Sie galten als die heimlichen Herrscher des US-Wahlkampfes: Bots. Im Netz verbreiteten die kleinen Computerprogramme rasend schnell täuschend echte Botschaften oder jubelten gezielt bestimmten Parteien zu. Zur nahenden Bundestagswahl sollen die Online-Meinungsmacher in Deutschland keine Rolle spielen, waren sich nahezu alle Parteien rasch einig. Doch mischen Roboter nicht schon längst bei der digitalen Meinungsmache mit? Das legt ein Forschungsprojekt von Studierenden eines Masterseminars nahe. Gemeinsam mit Prof. Dr. Ulrike Klinger, Vertretungsprofessorin für Digitale Kommunikation, haben sie die Twitter-Kanäle zweier bekannter deutscher Politikerinnen untersucht. Ihr Ergebnis: Extern gesteuerte Software ist als Akteur in der politischen Kommunikation bereits auch mitten in Deutschland angekommen.
Fast harmlos wirkt der Begriff „Bot“, der vom englischen „Web Robot“ abstammt. Doch tatsächlich beschreiben die drei Buchstaben Software-Roboter, die vor allem in sozialen Netzwerken agieren und dort menschliches Verhalten imitieren, um so auf potentiell manipulative Weise mit Menschen zu interagieren. „Einmal programmiert und auf Kurs gebracht, folgen, posten und kommentieren sie unermüdlich und können so möglicherweise auch die öffentliche Meinung beeinflussen“, erklärt Klinger. Wie stark der Einsatz solcher Programme polarisiert, zeigte erst kürzlich ihr Einsatz im US-Wahlkampf. Millionen digitaler Wahlkampfhelfer sollen dort unterwegs gewesen sein: Denn Bots können massenhaft käuflich erworben und mit wenig Vorarbeit dazu genutzt werden, das öffentliche Meinungsbild in Wahlkämpfen, aber auch darüber hinaus zu verzerren.

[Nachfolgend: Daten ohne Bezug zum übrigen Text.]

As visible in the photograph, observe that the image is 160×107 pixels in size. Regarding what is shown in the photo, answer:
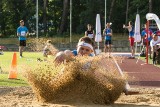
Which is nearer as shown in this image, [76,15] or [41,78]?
[41,78]

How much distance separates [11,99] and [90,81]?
1.78m

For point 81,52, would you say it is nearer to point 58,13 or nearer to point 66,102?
point 66,102

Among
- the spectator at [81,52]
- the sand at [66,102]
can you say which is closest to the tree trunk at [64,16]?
the sand at [66,102]

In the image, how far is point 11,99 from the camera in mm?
8789

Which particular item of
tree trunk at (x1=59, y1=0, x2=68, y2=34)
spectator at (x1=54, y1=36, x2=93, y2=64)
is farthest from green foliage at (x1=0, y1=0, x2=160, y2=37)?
spectator at (x1=54, y1=36, x2=93, y2=64)

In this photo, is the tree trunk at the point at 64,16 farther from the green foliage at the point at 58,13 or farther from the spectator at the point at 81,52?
the spectator at the point at 81,52

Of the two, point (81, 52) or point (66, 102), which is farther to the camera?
point (81, 52)

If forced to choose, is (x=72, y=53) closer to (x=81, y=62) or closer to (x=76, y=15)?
(x=81, y=62)

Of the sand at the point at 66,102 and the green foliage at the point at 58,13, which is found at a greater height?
the green foliage at the point at 58,13

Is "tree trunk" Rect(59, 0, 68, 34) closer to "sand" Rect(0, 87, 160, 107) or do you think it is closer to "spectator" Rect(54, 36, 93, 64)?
"sand" Rect(0, 87, 160, 107)

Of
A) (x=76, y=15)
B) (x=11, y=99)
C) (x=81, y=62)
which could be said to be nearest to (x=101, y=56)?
(x=81, y=62)

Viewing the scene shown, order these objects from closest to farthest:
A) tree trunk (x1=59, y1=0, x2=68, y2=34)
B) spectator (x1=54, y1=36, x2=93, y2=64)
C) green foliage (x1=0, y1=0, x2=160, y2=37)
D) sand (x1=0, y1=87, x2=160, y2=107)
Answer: sand (x1=0, y1=87, x2=160, y2=107) < spectator (x1=54, y1=36, x2=93, y2=64) < tree trunk (x1=59, y1=0, x2=68, y2=34) < green foliage (x1=0, y1=0, x2=160, y2=37)

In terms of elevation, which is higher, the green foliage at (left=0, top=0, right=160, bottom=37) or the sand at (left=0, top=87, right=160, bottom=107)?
the green foliage at (left=0, top=0, right=160, bottom=37)

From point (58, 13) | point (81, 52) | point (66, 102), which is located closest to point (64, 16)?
point (58, 13)
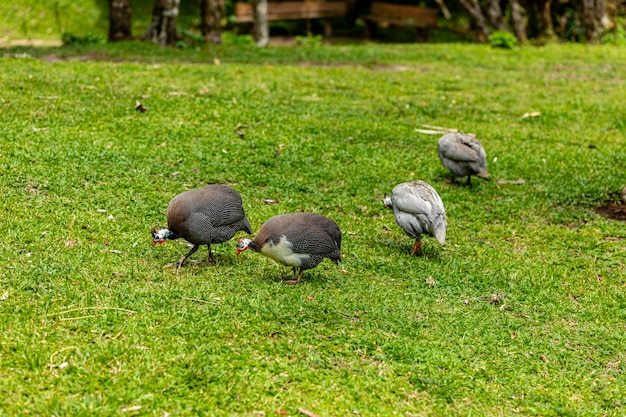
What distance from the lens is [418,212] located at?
6953mm

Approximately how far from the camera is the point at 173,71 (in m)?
12.5

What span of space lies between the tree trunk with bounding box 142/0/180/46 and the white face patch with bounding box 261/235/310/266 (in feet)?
33.4

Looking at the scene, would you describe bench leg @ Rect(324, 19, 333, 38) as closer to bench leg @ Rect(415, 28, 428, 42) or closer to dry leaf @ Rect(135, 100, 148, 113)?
bench leg @ Rect(415, 28, 428, 42)

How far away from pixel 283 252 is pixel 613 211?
4.67m

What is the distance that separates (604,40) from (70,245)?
Result: 16381 millimetres

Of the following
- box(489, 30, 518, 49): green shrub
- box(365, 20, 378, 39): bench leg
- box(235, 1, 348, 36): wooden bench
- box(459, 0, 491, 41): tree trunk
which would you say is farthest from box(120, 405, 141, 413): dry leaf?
box(365, 20, 378, 39): bench leg

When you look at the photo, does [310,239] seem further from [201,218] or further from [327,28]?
[327,28]

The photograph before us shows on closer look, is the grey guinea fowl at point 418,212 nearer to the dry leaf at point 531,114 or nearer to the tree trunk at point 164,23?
the dry leaf at point 531,114

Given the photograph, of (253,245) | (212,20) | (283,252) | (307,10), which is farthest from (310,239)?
(307,10)

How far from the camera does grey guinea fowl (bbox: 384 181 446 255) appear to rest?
6.90 meters

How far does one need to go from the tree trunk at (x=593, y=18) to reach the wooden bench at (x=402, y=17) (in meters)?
4.02

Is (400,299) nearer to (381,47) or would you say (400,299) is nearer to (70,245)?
(70,245)

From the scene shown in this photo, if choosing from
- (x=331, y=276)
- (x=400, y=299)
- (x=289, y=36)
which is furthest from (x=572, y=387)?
(x=289, y=36)

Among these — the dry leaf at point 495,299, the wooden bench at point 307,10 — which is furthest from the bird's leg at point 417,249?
the wooden bench at point 307,10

Mit Blick auf die nahende Bundestagswahl Grund genug, das Thema auch wissenschaftlich ausführlich zu behandeln. Gemeinsam mit zwölf Masterstudierenden widmete sich Klinger über ein Semester lang aktuellen Fragestellungen der politischen Kommunikation und thematisierte dabei auch die Rolle von Bots. Doch wie ein Phänomen erforschen, dass sich mit einfachem Hinschauen kaum erkennen lässt?